Consider the following first order linear difference equation for $y$:
$$y_{t+1} = \alpha * y_{t} + \beta * x_{t-n+1} ~~\forall t \ge n$$
For initial conditions, one could assume that $x_{i} \in \mathbb{R} ~~\forall t = 1, \ldots n$. (except that they cannot all be zero).
The other constraint is that $$y_{n} = \sum_{i=0}^{n-1} x_{n-i}$$ so that the $n$th value of $y$ in the sequence always sums to the previous $n$ values of $x_{i}$.
For example:
$y_{n} = x_{n} + x_{n-1} \ldots + x_{1}$ and process starts at time t = n because y needs to have a value for it to start.
So, for example, if $n=30$, then $y_{30}$ is the first observation for $y$ so the process starts at time t = n = 30. Note that the $x_{t}$ process starts at time $t = 1$ so we need the $x_{i} \forall i= 1,\ldots 30$ before the y process can start.
Similarly, once t is greater than or equal to n, we have
$y_{n+1} = x_{n+1} + x_{n} + \ldots x_{2}$
$y_{n+2} = x_{n+2} + x_{n+1} + \ldots x_{3}$
$\vdots$
Given the assumptions and the constraint, is there a relation between $\lambda$ and $\beta$ which meets the requirements?
I have no background in difference equations (I do have the book by Mann which talks about such a difference equation but not with that constraint) so if someone knows where an explanation for this type of thing is explained, it would be appreciated.

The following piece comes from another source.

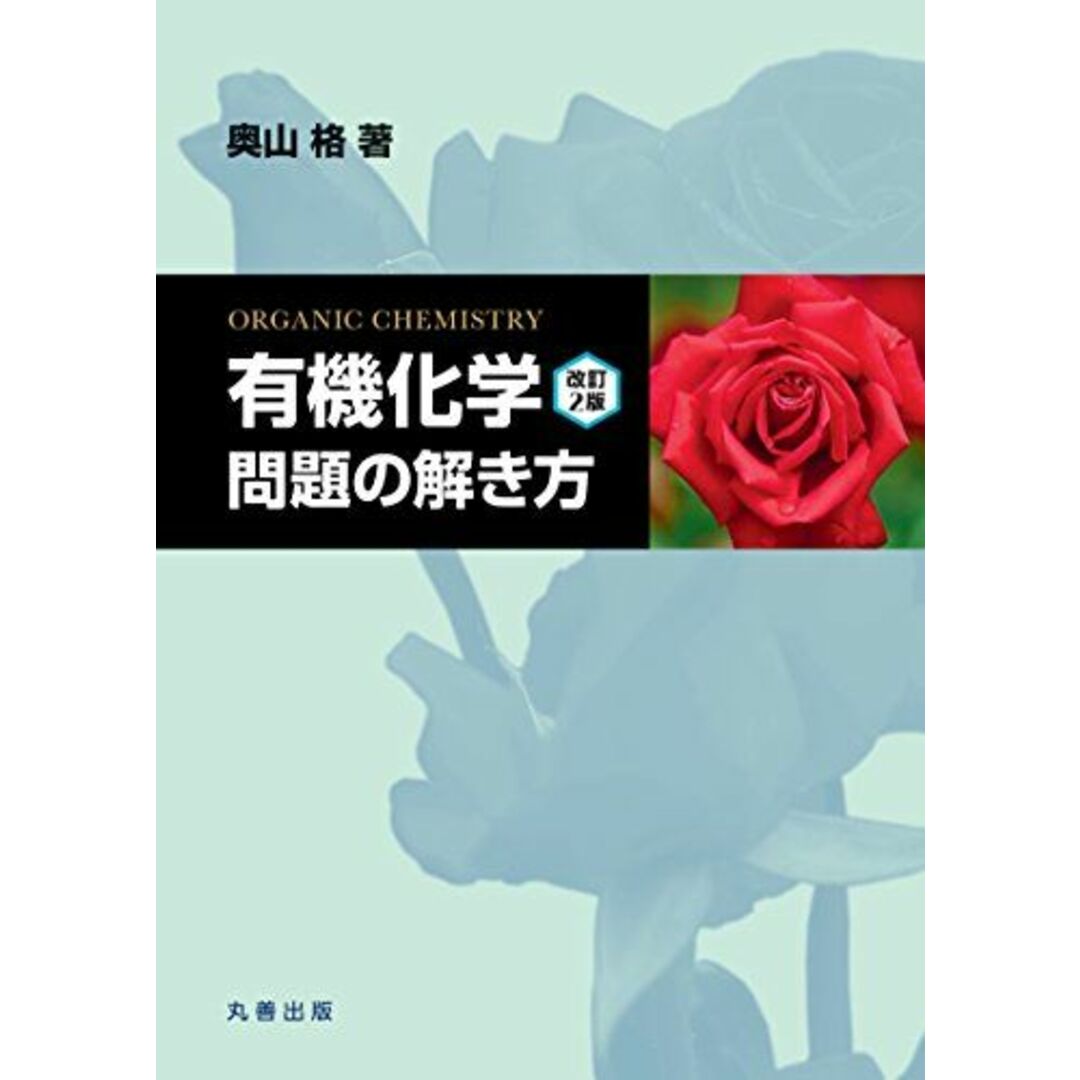 『有機化学 改訂2版』 問題の解き方 奥山 格 エンタメ/ホビーの本(語学/参考書)の商品写真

Essentially, once $t = n$, then, starting from there, the sum constraint needs to hold and the difference equation has to hold also. I'm pretty sure that the answer is that $\beta = -\alpha$ so that the equation reduces to
$$ y_{t+1} = \alpha * (y_{t} - x_{t-n+1}) ~~\forall t \ge n$$
and then, in order to satisfy the sum constraint, $\alpha = (\frac{1}{2})^{1/n}$. But how to prove this is a different story.